Nicaragua Canal on Schedule to Break Ground

Nicaragua Canal on Schedule to Break Ground

Commercial News » Latin America Commercial News Edition | By Francys Vallecillo | January 14, 2014 9:40 AM ET

The $40 billion Nicaragua canal project is on schedule to break ground this year, despite rumors of a delay.

Construction for the 170-mile canal, an anticipated rival to the Panama canal, is expected to begin in December and take five years to complete.

"The Nicaraguan government and HKND Group are pleased to confirm that canal construction work will begin as planned in December 2014," Chinese entrepreneur Wang Jing and Nicaraguan President Daniel Ortega said in a statement.

The statement comes after Nicaragua's Canal Authority chief Manuel Coronel Kautz was quoted as saying work for the Nicaraguan canal would not begin until 2015. 

The Chinese consortium HK Nicaragua Development, led by Wang, won the license to develop the canal last summer, amid concerns from critics.

President Ortega has shown enthusiasm for the project since its announcement, focusing on the proposition that the canal would capture 4.5 percent of world maritime freight traffic and double the country's per-capita gross domestic product.

Last July Mr.
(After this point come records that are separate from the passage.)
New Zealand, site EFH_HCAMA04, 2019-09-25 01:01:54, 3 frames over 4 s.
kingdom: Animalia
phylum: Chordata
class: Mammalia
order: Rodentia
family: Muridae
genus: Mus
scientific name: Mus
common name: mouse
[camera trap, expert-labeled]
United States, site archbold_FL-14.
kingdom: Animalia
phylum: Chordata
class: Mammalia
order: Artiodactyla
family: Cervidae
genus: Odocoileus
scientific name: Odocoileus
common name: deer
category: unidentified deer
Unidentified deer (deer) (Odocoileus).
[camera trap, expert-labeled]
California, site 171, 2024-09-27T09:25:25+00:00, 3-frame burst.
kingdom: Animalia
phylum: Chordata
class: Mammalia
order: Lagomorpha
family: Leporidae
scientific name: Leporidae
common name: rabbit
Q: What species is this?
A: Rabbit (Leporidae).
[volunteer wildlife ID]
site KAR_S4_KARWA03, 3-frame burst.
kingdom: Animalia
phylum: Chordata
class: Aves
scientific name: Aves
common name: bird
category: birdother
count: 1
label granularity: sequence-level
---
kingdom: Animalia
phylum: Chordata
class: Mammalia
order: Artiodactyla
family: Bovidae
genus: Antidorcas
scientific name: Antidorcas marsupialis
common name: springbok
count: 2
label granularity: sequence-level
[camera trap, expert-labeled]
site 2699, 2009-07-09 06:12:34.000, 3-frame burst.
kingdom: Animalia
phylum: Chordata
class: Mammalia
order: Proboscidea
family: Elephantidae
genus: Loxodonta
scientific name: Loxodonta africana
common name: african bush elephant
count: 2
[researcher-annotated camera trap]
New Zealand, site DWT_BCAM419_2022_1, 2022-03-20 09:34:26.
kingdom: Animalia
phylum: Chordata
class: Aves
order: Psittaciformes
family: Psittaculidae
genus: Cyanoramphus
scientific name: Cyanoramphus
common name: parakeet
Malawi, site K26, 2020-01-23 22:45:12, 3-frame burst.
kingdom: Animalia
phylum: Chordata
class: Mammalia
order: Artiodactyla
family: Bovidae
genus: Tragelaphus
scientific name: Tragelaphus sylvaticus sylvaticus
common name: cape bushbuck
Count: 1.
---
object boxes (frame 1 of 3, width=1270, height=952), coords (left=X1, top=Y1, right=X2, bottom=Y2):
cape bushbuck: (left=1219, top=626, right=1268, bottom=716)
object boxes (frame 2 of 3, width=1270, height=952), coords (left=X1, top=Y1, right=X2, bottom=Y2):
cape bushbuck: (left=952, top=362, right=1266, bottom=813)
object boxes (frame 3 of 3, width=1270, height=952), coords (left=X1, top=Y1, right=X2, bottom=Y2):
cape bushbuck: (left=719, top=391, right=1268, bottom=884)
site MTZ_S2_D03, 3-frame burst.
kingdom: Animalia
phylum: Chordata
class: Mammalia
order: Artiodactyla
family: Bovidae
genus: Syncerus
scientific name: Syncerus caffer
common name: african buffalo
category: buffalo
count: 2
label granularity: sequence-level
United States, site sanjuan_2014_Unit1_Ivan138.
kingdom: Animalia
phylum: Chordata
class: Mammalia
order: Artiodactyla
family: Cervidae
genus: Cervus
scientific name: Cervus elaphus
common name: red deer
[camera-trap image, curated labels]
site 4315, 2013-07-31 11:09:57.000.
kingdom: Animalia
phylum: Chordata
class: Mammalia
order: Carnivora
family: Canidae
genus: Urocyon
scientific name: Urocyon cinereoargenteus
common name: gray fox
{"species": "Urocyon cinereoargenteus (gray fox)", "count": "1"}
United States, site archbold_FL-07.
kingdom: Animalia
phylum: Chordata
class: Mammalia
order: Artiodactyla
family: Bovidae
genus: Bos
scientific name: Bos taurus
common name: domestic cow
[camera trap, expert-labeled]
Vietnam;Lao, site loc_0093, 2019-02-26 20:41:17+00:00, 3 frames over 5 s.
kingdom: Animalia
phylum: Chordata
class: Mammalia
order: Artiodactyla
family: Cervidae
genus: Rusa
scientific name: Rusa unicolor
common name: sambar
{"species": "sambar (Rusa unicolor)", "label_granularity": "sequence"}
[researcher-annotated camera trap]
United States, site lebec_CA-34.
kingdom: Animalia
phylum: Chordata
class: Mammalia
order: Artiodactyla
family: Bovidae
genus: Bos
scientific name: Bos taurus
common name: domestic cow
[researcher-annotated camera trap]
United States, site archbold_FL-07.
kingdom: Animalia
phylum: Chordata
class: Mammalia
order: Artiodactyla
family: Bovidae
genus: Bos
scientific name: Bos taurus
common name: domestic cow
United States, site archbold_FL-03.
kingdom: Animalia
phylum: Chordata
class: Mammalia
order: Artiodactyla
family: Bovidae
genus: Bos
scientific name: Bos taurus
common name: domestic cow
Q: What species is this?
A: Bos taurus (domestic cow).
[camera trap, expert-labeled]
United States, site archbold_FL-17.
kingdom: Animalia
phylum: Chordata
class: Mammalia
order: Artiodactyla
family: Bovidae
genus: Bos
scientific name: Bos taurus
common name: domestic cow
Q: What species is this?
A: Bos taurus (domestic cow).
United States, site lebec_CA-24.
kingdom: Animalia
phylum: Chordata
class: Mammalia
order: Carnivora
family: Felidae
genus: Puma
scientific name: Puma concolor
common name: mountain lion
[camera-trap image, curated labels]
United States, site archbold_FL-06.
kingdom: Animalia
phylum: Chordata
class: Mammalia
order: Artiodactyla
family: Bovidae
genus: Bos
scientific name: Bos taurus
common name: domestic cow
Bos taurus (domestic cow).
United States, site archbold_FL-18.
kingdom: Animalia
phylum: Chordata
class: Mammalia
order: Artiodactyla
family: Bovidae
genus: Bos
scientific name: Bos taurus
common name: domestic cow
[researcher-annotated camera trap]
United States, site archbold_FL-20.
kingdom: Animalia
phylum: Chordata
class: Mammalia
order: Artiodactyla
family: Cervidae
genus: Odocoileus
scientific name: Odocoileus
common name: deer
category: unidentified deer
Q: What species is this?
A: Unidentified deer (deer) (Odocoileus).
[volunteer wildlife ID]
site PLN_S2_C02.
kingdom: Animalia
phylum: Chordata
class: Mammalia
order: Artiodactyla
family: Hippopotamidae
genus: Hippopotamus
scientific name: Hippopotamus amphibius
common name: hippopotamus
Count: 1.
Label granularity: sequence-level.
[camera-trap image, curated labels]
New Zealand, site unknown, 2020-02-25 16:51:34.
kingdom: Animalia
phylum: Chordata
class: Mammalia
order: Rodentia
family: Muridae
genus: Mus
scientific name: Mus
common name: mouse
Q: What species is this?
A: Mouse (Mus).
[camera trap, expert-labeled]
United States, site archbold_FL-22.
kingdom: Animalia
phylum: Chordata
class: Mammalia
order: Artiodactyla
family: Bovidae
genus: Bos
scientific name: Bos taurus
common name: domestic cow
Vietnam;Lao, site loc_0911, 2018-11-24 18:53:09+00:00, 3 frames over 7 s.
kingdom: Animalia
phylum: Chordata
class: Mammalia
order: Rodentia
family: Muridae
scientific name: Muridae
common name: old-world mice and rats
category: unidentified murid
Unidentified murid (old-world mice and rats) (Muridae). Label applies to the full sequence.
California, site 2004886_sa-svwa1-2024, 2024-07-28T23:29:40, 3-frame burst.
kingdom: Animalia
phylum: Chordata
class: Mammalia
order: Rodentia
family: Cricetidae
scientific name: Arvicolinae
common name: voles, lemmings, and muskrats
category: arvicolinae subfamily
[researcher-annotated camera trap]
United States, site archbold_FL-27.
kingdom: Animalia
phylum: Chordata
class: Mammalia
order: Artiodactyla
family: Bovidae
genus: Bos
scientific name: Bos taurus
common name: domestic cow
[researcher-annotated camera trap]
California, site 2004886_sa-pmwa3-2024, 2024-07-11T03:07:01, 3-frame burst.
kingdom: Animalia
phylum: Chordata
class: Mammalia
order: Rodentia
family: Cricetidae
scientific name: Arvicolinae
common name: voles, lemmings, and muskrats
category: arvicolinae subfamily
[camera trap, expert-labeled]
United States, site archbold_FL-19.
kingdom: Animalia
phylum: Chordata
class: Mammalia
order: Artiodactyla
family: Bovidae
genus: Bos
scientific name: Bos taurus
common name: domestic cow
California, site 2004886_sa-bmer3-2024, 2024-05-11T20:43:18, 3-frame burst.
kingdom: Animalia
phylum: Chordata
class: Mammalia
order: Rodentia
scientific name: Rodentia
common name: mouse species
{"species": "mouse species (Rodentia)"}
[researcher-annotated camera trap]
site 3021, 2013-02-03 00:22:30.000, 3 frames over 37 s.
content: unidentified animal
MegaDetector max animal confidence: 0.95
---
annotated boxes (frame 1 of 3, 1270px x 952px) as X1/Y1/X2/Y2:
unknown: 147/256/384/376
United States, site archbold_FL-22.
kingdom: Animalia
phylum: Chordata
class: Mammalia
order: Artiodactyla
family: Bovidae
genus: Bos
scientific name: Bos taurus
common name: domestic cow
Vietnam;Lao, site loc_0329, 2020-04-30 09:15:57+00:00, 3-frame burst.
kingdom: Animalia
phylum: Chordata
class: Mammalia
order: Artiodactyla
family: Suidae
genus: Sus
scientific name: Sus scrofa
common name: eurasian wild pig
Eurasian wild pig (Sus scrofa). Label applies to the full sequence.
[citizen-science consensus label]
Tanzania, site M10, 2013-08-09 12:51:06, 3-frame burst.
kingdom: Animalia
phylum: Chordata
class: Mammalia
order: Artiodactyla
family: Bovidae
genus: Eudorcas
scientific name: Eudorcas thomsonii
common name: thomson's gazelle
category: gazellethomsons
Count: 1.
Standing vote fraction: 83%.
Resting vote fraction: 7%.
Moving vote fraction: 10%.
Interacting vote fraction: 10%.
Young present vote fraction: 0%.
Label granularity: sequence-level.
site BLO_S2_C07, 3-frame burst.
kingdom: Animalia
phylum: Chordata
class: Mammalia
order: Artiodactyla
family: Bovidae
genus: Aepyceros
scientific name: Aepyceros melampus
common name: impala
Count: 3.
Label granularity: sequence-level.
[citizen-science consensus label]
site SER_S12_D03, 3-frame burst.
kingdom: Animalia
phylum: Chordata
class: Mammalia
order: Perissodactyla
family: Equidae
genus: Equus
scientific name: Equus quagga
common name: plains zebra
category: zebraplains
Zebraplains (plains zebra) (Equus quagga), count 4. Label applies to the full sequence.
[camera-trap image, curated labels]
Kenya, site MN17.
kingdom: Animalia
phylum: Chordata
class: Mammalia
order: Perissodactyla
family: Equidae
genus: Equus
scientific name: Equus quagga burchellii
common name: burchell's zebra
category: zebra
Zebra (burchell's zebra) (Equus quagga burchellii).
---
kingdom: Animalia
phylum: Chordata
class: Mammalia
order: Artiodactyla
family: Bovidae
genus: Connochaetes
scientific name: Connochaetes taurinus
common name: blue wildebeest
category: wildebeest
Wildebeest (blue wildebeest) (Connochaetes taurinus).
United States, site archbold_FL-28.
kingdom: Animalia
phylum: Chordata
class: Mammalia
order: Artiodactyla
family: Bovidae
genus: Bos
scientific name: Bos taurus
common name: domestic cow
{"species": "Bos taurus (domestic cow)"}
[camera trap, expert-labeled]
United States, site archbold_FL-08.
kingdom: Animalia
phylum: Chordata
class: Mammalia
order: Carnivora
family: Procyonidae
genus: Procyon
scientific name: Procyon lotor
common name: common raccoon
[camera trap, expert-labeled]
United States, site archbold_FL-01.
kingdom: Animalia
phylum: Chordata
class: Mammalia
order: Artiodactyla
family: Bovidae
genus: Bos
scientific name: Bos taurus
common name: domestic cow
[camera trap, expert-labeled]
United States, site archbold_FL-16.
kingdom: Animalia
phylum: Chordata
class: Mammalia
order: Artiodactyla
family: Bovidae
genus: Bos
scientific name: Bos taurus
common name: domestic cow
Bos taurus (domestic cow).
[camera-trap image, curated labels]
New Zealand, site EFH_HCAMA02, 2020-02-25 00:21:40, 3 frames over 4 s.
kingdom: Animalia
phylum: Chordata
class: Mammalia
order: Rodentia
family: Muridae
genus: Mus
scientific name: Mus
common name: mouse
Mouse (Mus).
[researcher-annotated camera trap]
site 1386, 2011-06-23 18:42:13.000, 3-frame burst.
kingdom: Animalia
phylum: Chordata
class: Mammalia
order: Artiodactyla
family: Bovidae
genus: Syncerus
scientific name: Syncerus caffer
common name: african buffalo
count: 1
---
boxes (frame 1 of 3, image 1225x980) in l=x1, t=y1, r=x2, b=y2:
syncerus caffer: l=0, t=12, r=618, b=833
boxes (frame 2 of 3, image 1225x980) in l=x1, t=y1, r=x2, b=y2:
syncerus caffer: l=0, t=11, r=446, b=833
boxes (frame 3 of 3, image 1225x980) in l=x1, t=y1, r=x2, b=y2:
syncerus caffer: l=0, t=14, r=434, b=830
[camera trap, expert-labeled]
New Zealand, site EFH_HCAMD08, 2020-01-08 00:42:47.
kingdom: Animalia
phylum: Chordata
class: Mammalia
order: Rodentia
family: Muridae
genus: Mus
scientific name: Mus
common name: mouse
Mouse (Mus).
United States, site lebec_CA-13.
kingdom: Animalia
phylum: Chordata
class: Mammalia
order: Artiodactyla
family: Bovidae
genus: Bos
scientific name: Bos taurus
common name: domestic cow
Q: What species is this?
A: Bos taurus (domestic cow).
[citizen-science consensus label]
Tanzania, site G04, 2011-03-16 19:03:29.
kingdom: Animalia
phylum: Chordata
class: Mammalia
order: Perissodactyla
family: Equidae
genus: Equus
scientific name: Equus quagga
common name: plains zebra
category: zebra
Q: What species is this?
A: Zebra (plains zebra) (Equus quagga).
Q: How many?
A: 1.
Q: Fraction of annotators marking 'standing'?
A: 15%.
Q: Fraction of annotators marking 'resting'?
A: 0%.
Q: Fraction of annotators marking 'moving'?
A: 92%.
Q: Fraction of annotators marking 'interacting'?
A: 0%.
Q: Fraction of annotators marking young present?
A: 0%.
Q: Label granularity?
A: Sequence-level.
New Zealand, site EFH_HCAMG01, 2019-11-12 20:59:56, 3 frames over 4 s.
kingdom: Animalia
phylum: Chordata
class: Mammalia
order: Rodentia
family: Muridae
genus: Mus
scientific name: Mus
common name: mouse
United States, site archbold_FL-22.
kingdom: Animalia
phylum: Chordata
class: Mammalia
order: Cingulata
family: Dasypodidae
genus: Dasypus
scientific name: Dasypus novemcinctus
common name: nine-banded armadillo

Wang announced the canal's route, saying it would start at the port of Brito in the Pacific, cross Lake Nicaragua, pass the small airport at Morrito and work its way to Bluefields.

The mega-waterway is expected to challenge the trade monopoly held by Panama, as global trade increases and container ships grow in size.

Critics for the Nicaragua canal project raise feasibility questions, as well as concerns of potential environment damage to the country. However, Mr. Wang previously acknowledged the importance of environmental protection. 

"It is very clear to us that Lake Nicaragua is the mother lake of the country, a symbol like the Yellow River is to China. So protecting this lake is the focus of our feasibility report," he told The Telegraph. "I take all responsibility for any environmental damage. I have told my employees that if we make a mistake on this front, we will be dishonored in the history textbooks of Nicaragua."